* **Exercícios**
(1) Liste todas as siglas de instituições que aparecem no texto sobre o resgate da economia portuguesa, na ordem em que surgem.
(2) Transcreva do texto sobre o resgate da economia portuguesa tudo o que vai de "A troika pode" até "termos 'alta' neste estado.".

Na primavera de 2012 tive o privilégio de ter sido convidado para almoçar com o senhor Presidente da República. Durante a conversa que antecedeu o almoço fui por ele questionado sobre como via eu a economia portuguesa no final do período de resgate. Ao que eu lhe respondi: "Qual resgate, senhor Presidente? O primeiro ou o segundo?"
Sorrindo, respondeu-me: "Está a ser provocador..."
Já na altura senti que o colossal esforço que nos impunham e o resultado que antevia não eram compatíveis com uma saída fácil e rápida da situação de resgate, embora o desejasse, como continuo a desejar, ardentemente.
Além do objectivo inicial do resgate de transformar a economia portuguesa numa economia mais internacionalizada, mais aberta à iniciativa e ao investimento não-residente, era objectivo inicial obrigar um rápido ajustamento da dimensão do Estado e do seu défice orçamental, de modo a deixar o país em condições de poder manter essa posição e, assim, reganhando a confiança do mercado internacional, recuperar a soberania e a independência financeira.
E o que é que se passou? Infelizmente o défice teima em não se reconciliar com o que era inicialmente esperado, a ponto de levar a um inevitável reescalonamento de metas e prazos. E mesmo tendo em conta o extraordinário e polémico exercício da redução da despesa, a (in)esperada descida de alguma receita, acompanhada de uma subida do custo da dívida no orçamento leva-nos a captar cada vez mais impostos só para pagar juros.
A economia afunda-se cada vez mais, o investimento nacional é uma miragem, o internacional não dispara, as exportações estão agora e cada vez mais a darem sérios indícios de preocupação e a dívida acumula-se. Apesar disto, os juros para a dívida pública, para grande assombro meu, têm mantido uma trajectória de constante descida. O BCE propõe-se comprar grandes quantidades de dívida pública de maturidades até aos três anos dos Estados cumpridores, mas os diferenciais das taxas de acordo com os prazos não parecem indicar que o mercado esteja a distinguir esta barreira de maturidades decretada pelo BCE.
Com uma economia mais debilitada, com um orçamento longe do equilíbrio no curto e no longo prazo, com um peso crescente do serviço da dívida e com indicadores económicos como o da última estimativa do INE para a evolução do PIB a mergulharem numa queda histórica de -3,9% face a 2012, como e em que condições iremos aos mercados financiar-nos?
A troika pode sair porque o FMI desiste do paciente, mas pelo menos a 'doika', parece-me, que terá de ficar... Para nos manter a soro comatoso. É improvável termos 'alta' neste estado.
E se a tivermos, o mais provável será um reinternamento em curto espaço de tempo.

* **Informação apresentada**
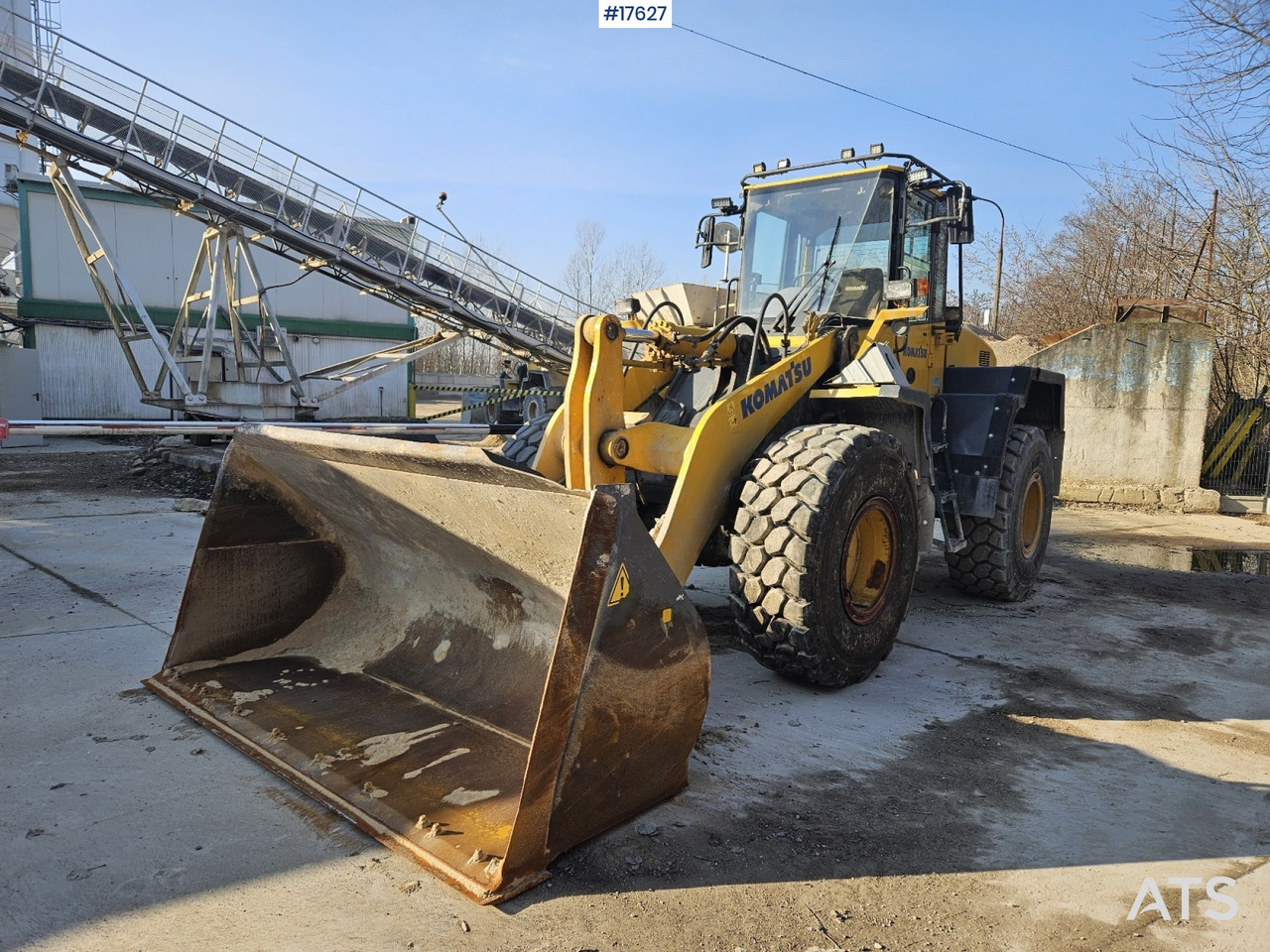 2008 Komatsu WA 320-5 - Carregadeira de rodas: foto 1 2008 Komatsu WA 320-5 - Carregadeira de rodas: foto 1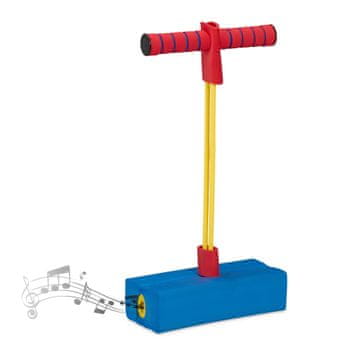 Northix Pogo skakalica za djecu pjena do 70 kg s ručkom i zvukom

* **Respostas**
(1) BCE, INE, FMI

(2)
A troika pode sair porque o FMI desiste do paciente, mas pelo menos a 'doika', parece-me, que terá de ficar... Para nos manter a soro comatoso. É improvável termos 'alta' neste estado.